**What is being asked:** Report how many lines in the records that follow have the word "States" in them, giving the number and nothing more.

**Input material:**
· · · · ·
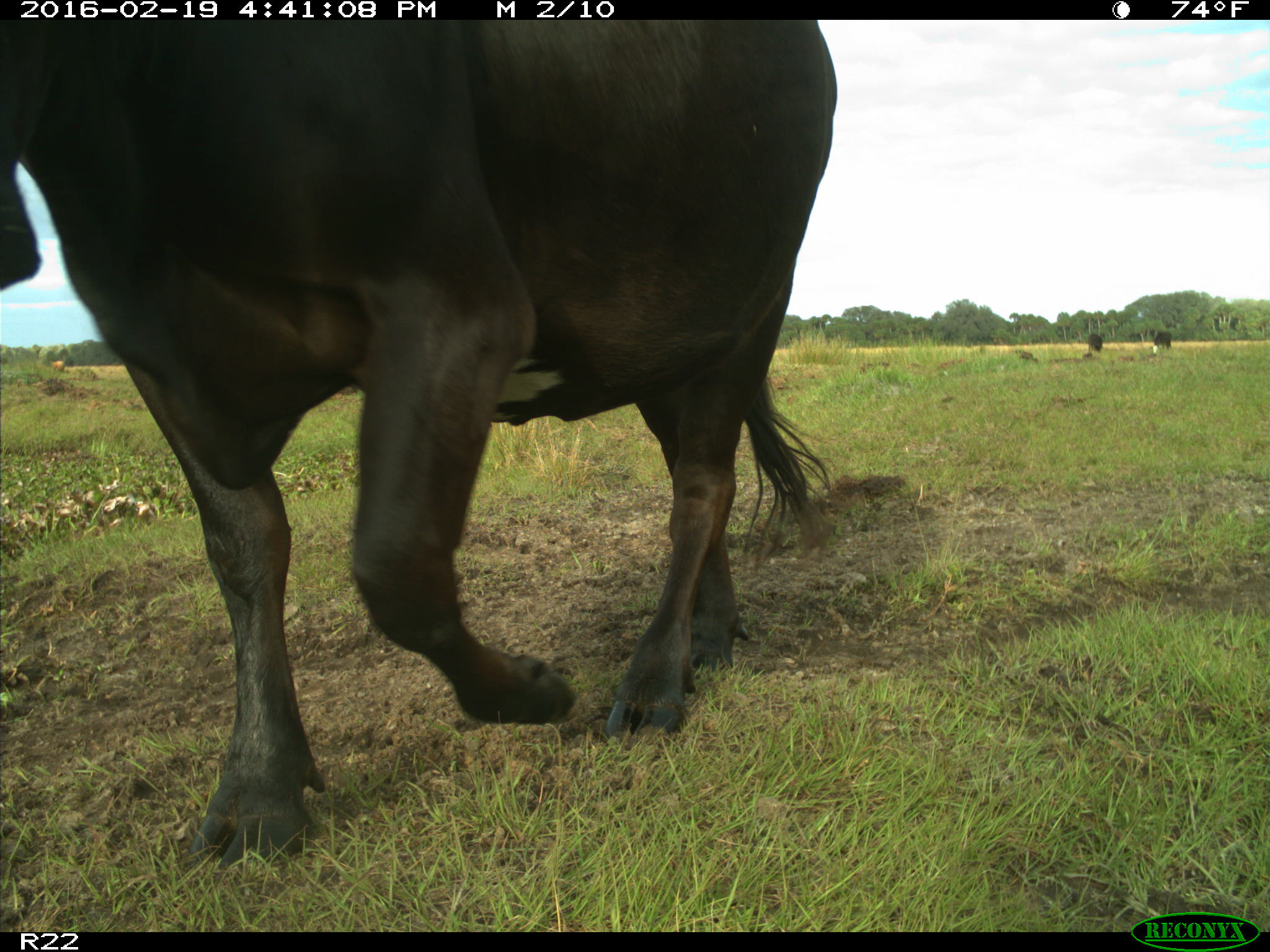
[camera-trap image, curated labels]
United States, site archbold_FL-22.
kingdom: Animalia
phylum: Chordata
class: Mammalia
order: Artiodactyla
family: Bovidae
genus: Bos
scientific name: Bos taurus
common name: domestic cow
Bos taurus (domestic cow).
· · · · ·
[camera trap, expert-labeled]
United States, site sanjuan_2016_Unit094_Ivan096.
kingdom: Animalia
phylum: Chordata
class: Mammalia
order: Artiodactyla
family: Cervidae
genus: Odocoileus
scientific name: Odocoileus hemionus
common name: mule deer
· · · · ·
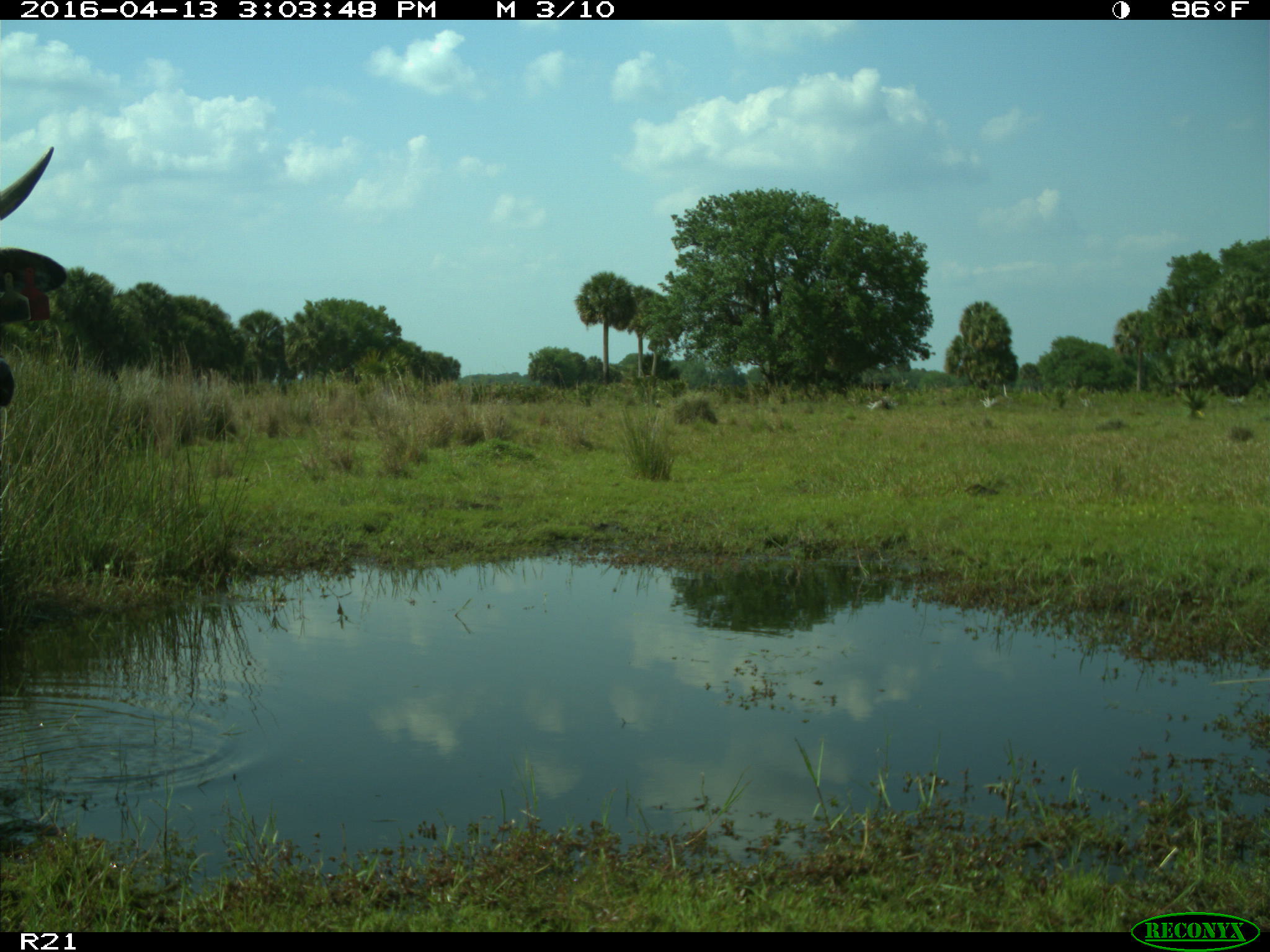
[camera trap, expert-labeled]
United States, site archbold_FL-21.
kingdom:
· · · · ·
**Task response:** 3